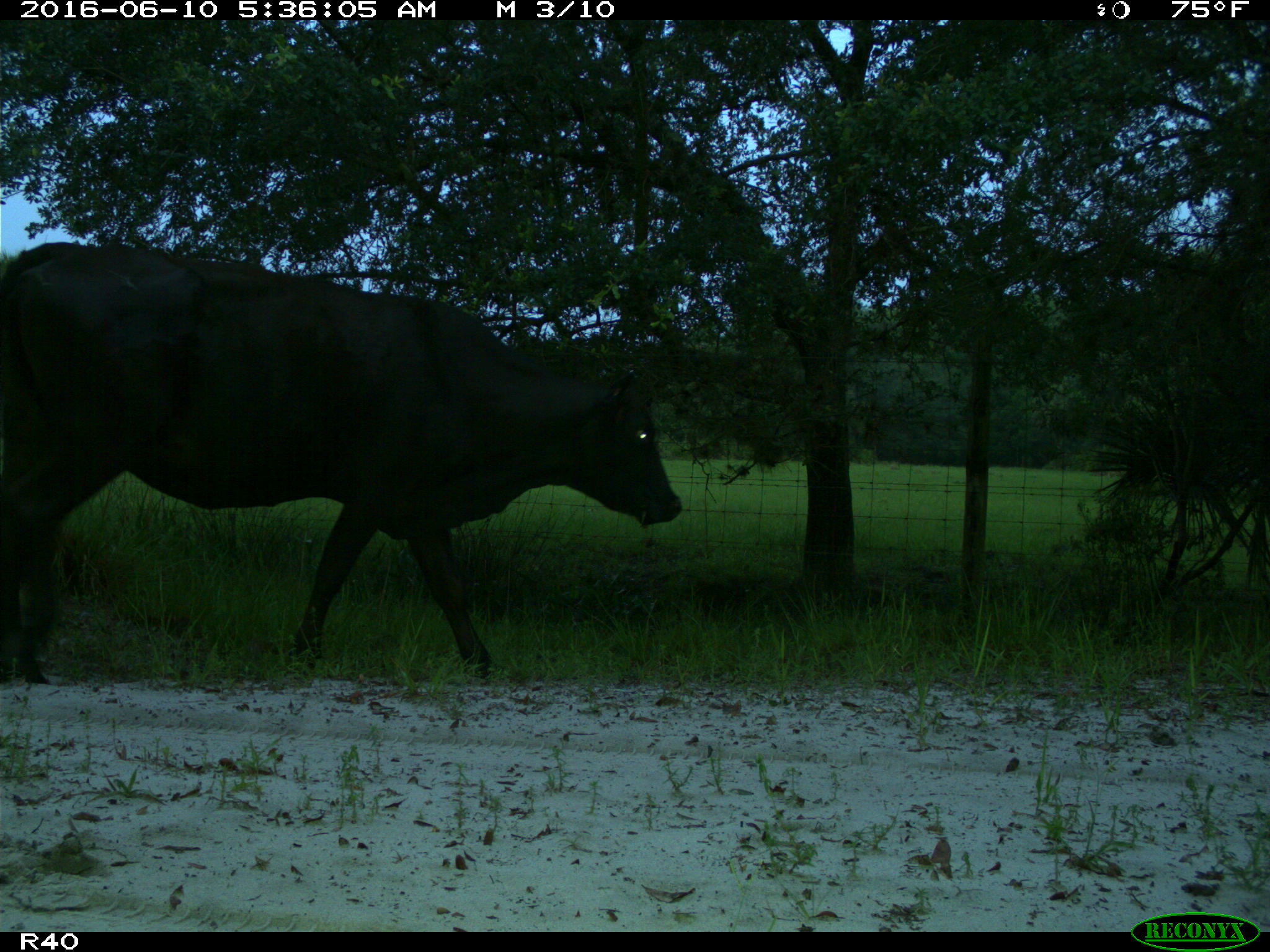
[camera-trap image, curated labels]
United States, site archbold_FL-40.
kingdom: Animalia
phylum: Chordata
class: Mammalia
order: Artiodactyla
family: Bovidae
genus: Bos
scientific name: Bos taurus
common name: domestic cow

◆ ◆ ◆ ◆ ◆

Assigned task ▸ Return the material exactly as given, apart from the pictures.

Your response ▸
[camera-trap image, curated labels]
United States, site archbold_FL-40.
kingdom: Animalia
phylum: Chordata
class: Mammalia
order: Artiodactyla
family: Bovidae
genus: Bos
scientific name: Bos taurus
common name: domestic cow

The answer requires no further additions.